7. Evidence of Basic Relationship of Organisms:
Details of meiosis are essentially similar in the majority of organisms showing their basic similarity and relationship.
Need for Meiosis:
Meiosis is essential for all sexually reproducing organisms. It occurs in reproductive cells so that the gametes formed are haploid or have half the number of chromosomes of those cells, which are directly derived from zygote. Two types of gametes fuse during zygote formation.
As a result, zygote comes to have double the number of chromosomes contained in gametes. Meiosis by halving the number of chromosomes maintains a fixed number of chromosomes of a species. In the absence of meiosis, the number of chromosomes will double with every generation resulting in excessive enlargement of nucleus, genetic degeneration and death of living beings.
Types of Meiosis:
The cells in which meiosis takes place are called meiocytes. In animals, meiocytes are of two types, spermatocytes and oocytes. In higher plants, meiocytes are differentiated into microsporocytes and macrosporocytes. Depending upon the stage when meiosis occurs, the latter is of three types— gametic, zygotic and sporic.
1. Gametic Meiosis:
Meiosis in most of animals takes place during the formulation of gametes (gametogenesis). It is termed as gametic meiosis. When two gametes fuse in fertilization, a diploid zygote is formed. Gametic meiosis results in diplontic life cycle.
2. Zygotic Meiosis:
In some lower plants meiosis takes place in the zygote and the resulting organisms are haploid.
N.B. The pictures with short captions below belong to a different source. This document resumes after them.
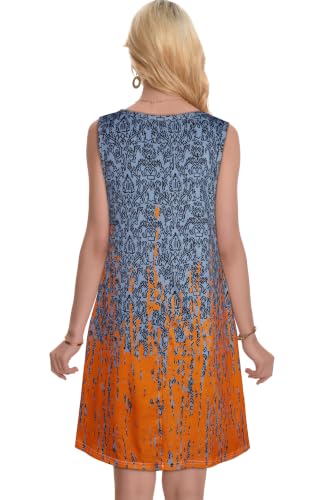 Image of elescat Summer Dresses for Women Boho Sleeveless Pocket Tshirt Sundresses | Two Hidden Pockets, Solid or Floral, Casual Flowy A Line, Loose Beach Cover Up, 2026 Fashion Vintage Outfits, Vacation Crusie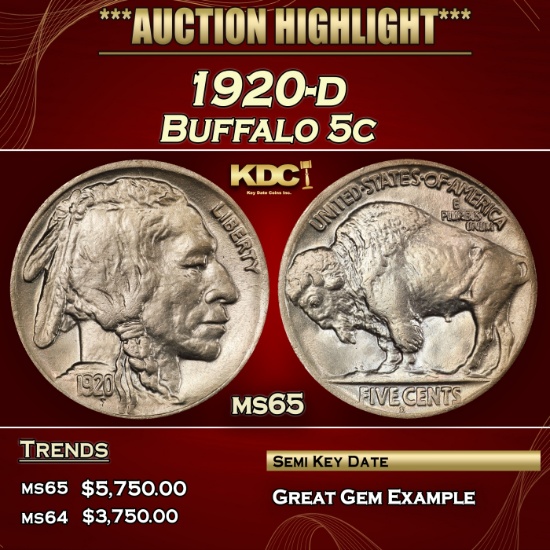 1920-d Buffalo Nickel 5c ms65 SEGS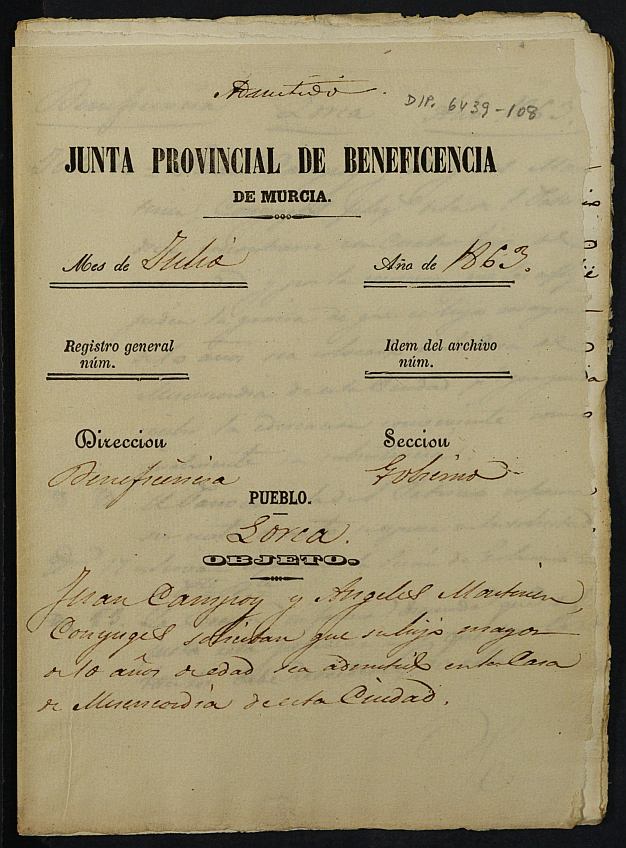 Expediente de solicitud de ingreso en la Casa Provincial de Misericordia y Huérfanos de Murcia de Félix Campoy Martín, de 10 años.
It is called zygotic meiosis. Organisms having zygotic meiosis have haplontic life cycle.
3. Sporic Meiosis:
In plants meiosis generally occurs at the time of sporogenesis (formation of spores or microspores and megaspores). It is called sporic meiosis or intermediate meiosis. Spores produce a new gametophytic phase in the life cycle. Gametes are formed by gametophytes.
Because of the presence of two distinct multicellular phases, diploid and haploid, life cycle of plants is diplohaplontic. Diploid cells have two genomes while haploid cells have a single genome. A genome is a complete complement or set of chromosomes where each kind is represented by a single chromosome.
Colchicine:
It is an alkaloid widely used in plant breeding for doubling the chromosome number. Colchicine is extracted from the corms of Autumn Crocus (Colchicum autumnale). The alkaloid does not allow the formation of spindle because it prevents assembly of microtubules.
It is, therefore, called “mitotic poison”. The chemical does not inhibit chromosome replication. As a result the colchicine treated meristematic cells show doubling of chromosomes. This property of increasing the number of chromosome sets or genomes is called polyploidy.
Polyploidy provides:
(i) New varieties and species
(ii) Vigorous offspring.
Colchicine induced polyploidy has been used in raising several varieties of horticultural and agricultural plants, e.g., Potato.